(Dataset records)
═══

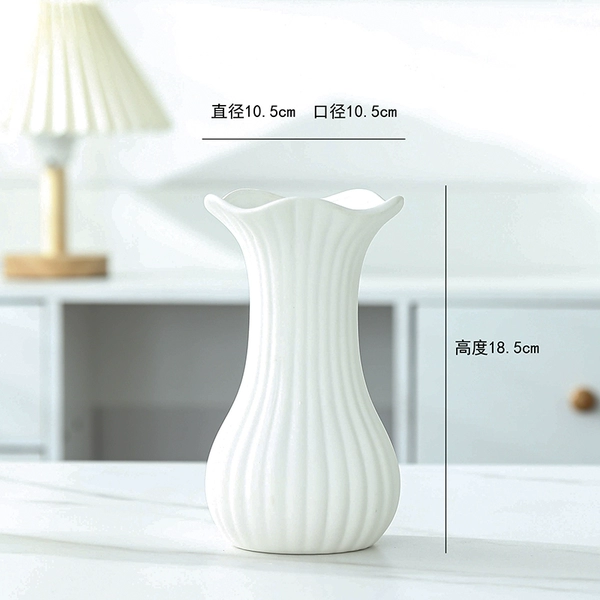 [5255-2小号【高18.5cm】-素白]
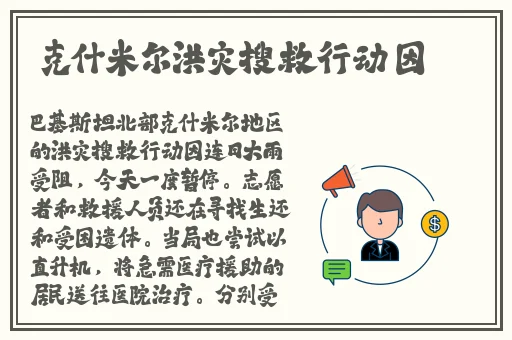 97色网站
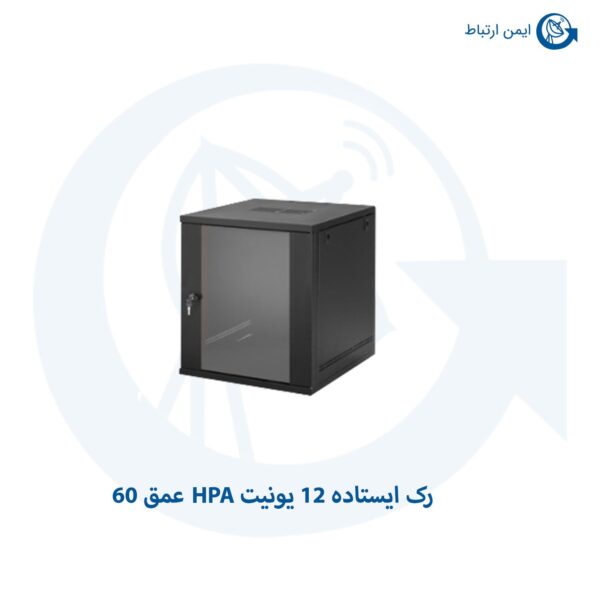 رک ایستاده 12 یونیت HPA عمق 60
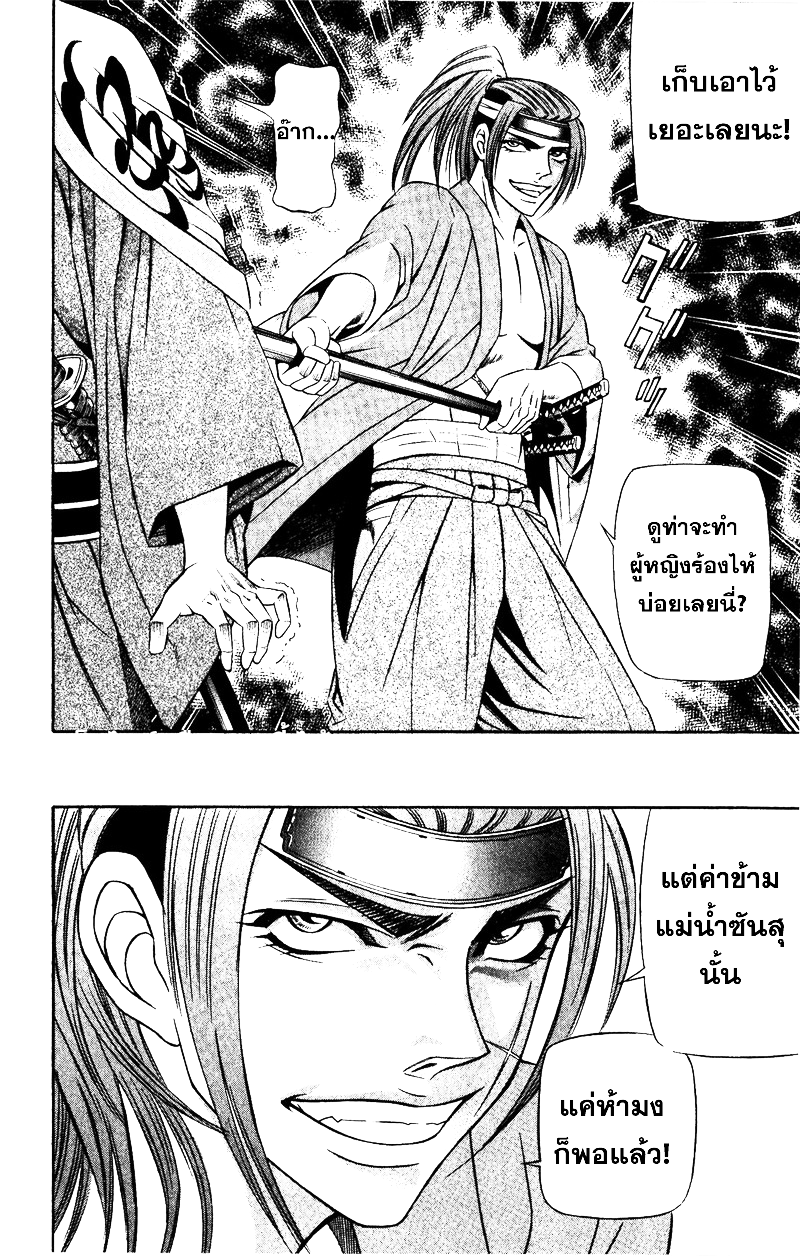 Bakudan! - Bakumatsu Danshi 10-กราะป้องกันสุดแกร่ง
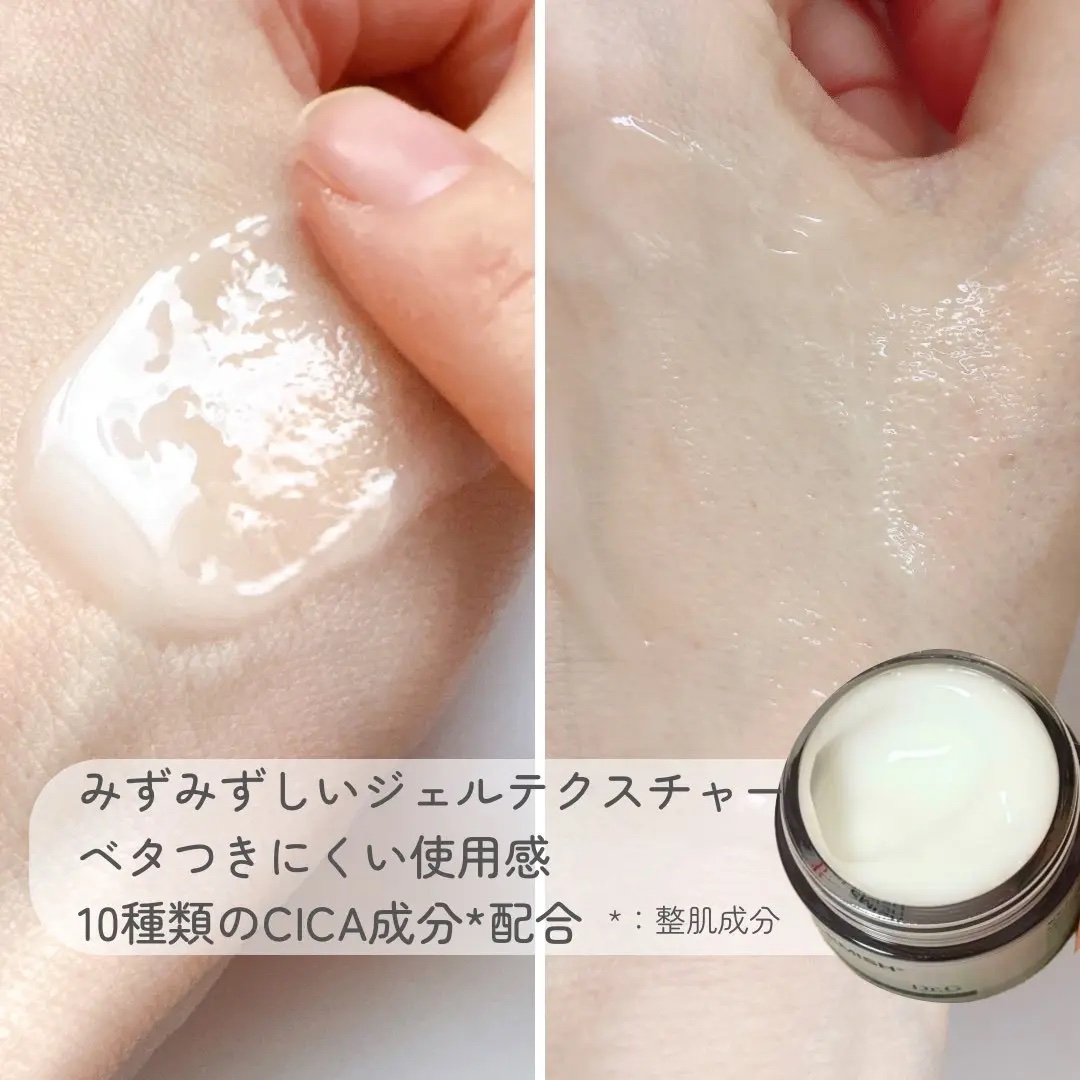 レッドブレミッシュ クリアスージングクリーム/Dr.G/フェイスクリームを使ったクチコミ（2枚目）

═══

Exercise details>
Please swap "Bakumatsu" for "Edo" throughout the rows above and write out each line again, leaving everything else unchanged and omitting the pictures.

Answer to this exercise>
 [5255-2小号【高18.5cm】-素白]
 97色网站
 رک ایستاده 12 یونیت HPA عمق 60
 Bakudan! - Edo Danshi 10-กราะป้องกันสุดแกร่ง
 レッドブレミッシュ クリアスージングクリーム/Dr.G/フェイスクリームを使ったクチコミ（2枚目）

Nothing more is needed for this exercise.